Qui est Emmanuel Macron, ce candidat venu de nulle part –ou presque– et qui va affronter Marine Le Pen au second tour de l'élection présidentielle française, dans un duel entre populisme et mondialisme?

La question semble fasciner la presse internationale –et surtout anglo-saxonne. La BBC le présente rapidement comme un ancien banquier, jamais élu, devenu conseiller économique du président, puis ministre de l'Économie, qui a quitté le gouvernement socialiste pour monter son propre mouvement.

Un candidat que même les conservateurs de l'Américaine National Review (qui s'était engagée contre Donald Trump) appellent à soutenir en raison de son approche mondialiste de l'économie, qui est plus conservatrice que celle de Le Pen qui défend le protectionnisme, mais aussi parce qu'il n'est pas un grand ami de Vladimir Poutine.

«Réconcilier la France»

Les sondages ont beau pousser les spécialistes de FiveThirtyEight à penser que l'élection est quasiment jouée, dans le New York Times, l'éditorialiste Roger Cohen assure que ce n'est pas le cas, et qu'Emmanuel Macron va devoir encore travailler avant d'arriver à l'Élysée, rappelant que Marine Le Pen a réussi à convaincre 7,6 millions de personnes à voter pour elle au premier tour.

«Macron devra l'emporter le 7 mai, pas attendre que Le Pen ne s'incline.»

Même avis dans le Guardian, qui exhorte le candidat d'En Marche à sortir de sa zone de confort «pour montrer qu'il saisit les divisions du pays et peut “réconcilier la France”».

«Rien ne peut être considéré comme acquis dans cette course présidentielle imprévisible. [...] Le vote anti-Le Pen par défaut n'est plus vu comme suffisant pour envoyer un candidat vers un mandat réussi.»

Le Guardian rappelle par ailleurs que, politiquement, Macron est encore peu expérimenté, et qu'il a déjà fait une gaffe, le soir même du premier tour, se faisant photographier dans un restaurant où il fêtait sa victoire au premier tour.

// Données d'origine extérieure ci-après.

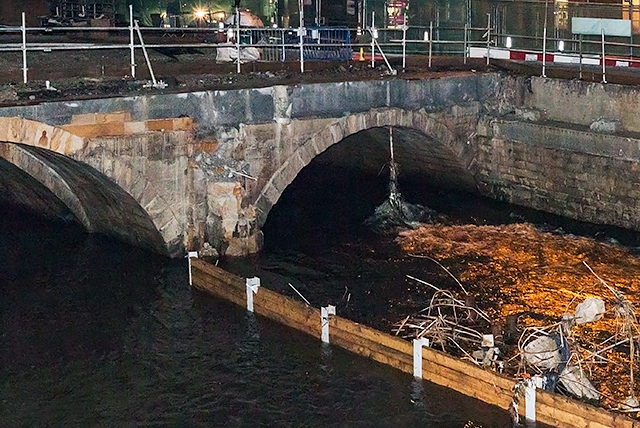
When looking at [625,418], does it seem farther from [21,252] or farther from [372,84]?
[21,252]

Pourtant, continue Jean-Louis Gassée dans Quartz, c'est quand il sera élu que commenceront vraiment les problèmes pour Macron. L'élection est la partie facile, car «gouverner le pays est impossible», estime-t-il.

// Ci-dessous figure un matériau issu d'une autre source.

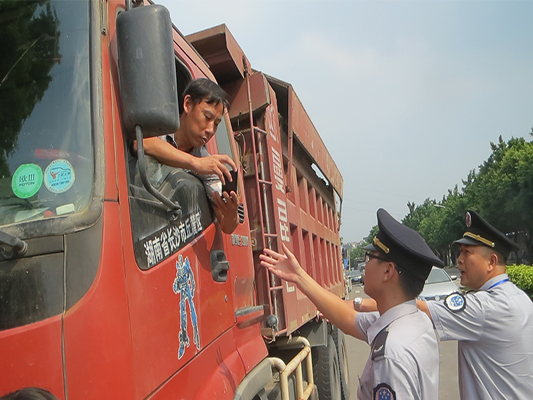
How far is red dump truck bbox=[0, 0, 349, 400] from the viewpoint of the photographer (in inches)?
54.2

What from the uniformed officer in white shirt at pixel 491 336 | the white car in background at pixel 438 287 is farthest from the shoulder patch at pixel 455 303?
the white car in background at pixel 438 287

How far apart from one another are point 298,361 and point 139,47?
2.62 metres

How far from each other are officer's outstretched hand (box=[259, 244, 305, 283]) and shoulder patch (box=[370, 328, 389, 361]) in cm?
67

«Malgré les postures gauchistes, la France possède une culture très conservatrice, dans le sens où rien de nouveau ne doit jamais être fait. Chaque réforme importante trouve une opposition féroce d'un côté ou l'autre du spectre politique.»

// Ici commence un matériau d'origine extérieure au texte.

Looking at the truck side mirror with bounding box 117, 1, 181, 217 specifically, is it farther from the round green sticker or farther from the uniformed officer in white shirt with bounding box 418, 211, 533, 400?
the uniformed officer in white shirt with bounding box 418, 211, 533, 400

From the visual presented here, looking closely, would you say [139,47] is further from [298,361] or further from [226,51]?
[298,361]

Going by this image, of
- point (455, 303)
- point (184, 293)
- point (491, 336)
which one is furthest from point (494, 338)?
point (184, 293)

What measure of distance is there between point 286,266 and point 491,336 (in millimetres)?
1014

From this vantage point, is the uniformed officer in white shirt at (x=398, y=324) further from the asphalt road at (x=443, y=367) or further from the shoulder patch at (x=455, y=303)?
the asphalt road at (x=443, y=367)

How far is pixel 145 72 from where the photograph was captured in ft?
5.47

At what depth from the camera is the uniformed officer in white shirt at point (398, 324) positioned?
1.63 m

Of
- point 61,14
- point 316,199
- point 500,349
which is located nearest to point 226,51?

La fascination Brigitte Macron

D'autant que, comme le souligne The Australian, sans élus à l'Assemblée nationale, la présidence Macron risque d'être creuse, ne pouvant réaliser «grand chose» dans le cas d'une cohabitation, une possibilité à laquelle fait également face Marine Le Pen, est-il précisé.

Au-delà de la politique, les Anglo-saxons semblent également fascinés par le couple qu'il forme avec Brigitte Macron, «une histoire d'amour improbable qui, dans certains pays, violerait les normes sociales»: celle d'un «lycéen qui tombe amoureux de sa professeure et jure qu'il se mariera avec elle, avant de le faire», raconte CNN. Pour autant, The Independent estime que cette relation monogame peut sembler «sage comparé aux standards de certains présidents français infidèles».